Chasuk chasuk at gmail.com
Tue Jun 30 23:44:59 PDT 2009


On Tue, Jun 30, 2009 at 21:42, Jo Campbell <philosopher.joe at gmail.com> wrote:

> Do you think we don't know that the law if gravity is true? It seems that your argument supports that claim too.

The law of gravity is testable by everyone who has ever lived. The
humans-caused-global- warming hypothesis isn't testable by anyone.  I
don't see how the two are comparable.

> Besides I never said we know That global warming is true. I just claimed that there was a consensus view among people in the know. Since it is an empirical xlaim it seems that the reasonable thing to believe what the scientists believe. That is my view.

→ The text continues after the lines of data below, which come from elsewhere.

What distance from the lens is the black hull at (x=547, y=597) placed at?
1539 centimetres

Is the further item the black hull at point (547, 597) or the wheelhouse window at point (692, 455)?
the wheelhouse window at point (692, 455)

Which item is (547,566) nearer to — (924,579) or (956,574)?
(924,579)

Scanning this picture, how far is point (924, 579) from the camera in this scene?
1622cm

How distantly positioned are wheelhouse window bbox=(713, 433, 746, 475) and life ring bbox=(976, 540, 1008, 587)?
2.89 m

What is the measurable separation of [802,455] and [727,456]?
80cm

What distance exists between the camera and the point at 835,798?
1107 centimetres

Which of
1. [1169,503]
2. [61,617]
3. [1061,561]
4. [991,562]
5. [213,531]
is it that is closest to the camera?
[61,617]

I'll be honest, that is one of the most shocking admissions that I
ever ever read.  Scientists have no infallibility, on empirical claims
or otherwise.  They have been wrong before, and they will be wrong
again.  Having said that, I do tend to trust scientists over laypeople
concerning matters in their domain, but there is no absolute consensus
among scientists about many things, the cause(s) of global warming and
the reality (or not) of cold fusion being well-known examples.

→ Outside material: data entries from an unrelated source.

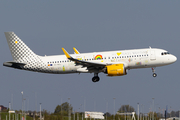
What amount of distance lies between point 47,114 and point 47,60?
31.7 ft

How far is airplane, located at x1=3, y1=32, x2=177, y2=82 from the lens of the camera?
52.3m

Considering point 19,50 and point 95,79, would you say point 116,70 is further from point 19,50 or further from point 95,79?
point 19,50

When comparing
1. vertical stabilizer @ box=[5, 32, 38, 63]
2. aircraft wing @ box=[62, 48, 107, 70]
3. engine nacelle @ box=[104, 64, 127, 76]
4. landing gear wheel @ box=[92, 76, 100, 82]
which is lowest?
landing gear wheel @ box=[92, 76, 100, 82]

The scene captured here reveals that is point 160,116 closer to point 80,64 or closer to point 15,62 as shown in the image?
point 80,64

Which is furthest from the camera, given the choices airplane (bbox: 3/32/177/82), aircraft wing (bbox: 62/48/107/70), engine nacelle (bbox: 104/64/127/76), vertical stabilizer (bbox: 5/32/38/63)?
vertical stabilizer (bbox: 5/32/38/63)

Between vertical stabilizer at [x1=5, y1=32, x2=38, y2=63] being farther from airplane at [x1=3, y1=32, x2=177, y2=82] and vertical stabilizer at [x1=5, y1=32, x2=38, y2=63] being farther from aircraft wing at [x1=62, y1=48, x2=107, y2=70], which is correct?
aircraft wing at [x1=62, y1=48, x2=107, y2=70]

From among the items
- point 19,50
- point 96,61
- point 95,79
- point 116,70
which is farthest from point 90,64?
point 19,50

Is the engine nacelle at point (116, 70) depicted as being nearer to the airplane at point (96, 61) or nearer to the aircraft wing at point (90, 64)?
the airplane at point (96, 61)

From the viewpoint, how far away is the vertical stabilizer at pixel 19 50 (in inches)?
2226

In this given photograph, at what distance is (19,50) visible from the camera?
57.7 meters

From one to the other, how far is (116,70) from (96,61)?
12.3 feet

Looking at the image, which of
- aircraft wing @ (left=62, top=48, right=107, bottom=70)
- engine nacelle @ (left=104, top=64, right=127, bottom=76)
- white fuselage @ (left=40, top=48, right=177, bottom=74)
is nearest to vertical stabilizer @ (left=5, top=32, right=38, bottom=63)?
white fuselage @ (left=40, top=48, right=177, bottom=74)

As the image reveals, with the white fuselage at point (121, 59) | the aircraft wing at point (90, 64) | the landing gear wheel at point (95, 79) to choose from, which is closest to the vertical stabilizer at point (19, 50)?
the white fuselage at point (121, 59)

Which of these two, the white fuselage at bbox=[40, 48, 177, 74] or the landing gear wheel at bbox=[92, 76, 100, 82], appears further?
the landing gear wheel at bbox=[92, 76, 100, 82]
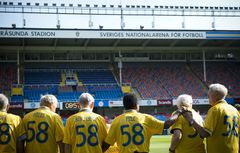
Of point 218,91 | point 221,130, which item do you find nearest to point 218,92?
point 218,91

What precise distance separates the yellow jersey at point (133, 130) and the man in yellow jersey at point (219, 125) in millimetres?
597

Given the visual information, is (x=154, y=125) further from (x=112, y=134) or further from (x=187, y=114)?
(x=112, y=134)

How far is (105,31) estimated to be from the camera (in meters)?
36.8

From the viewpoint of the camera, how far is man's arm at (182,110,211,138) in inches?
239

> But that wasn't the point I made in my post to Crabtree anyway. My point was either the listing of scientists was supportive of tge view the endorse or not. If not, then Crabtree's agrgument is fallacious. If it is relevant, then the fact that more folks in the know accept global warming would be even more relevant. So I'm not sure what point Crabtree is supposed to be right about.

Consensus demonstrates nothing except that a lot of people agree.  I
understand this, I'm sure you understand it, and it is evident that
Gary does.  Having dispensed with consensus as possessing relevance to
the argument, Gary (and I) move on to the next claim, which is that
your scientists have impressive credentials.  My opposing scientists
also have impressive credentials - effectively rebutting your point.

This is almost as silly as debating abortion or creationism and
expecting resolution.  It is a pleasurable way to get the neurons
firing, but ultimately pointless.  Most of us pick sides that we are
not qualified to take, like couch potatoes watching a football game
that we are too fat or too old or otherwise too unfit to play.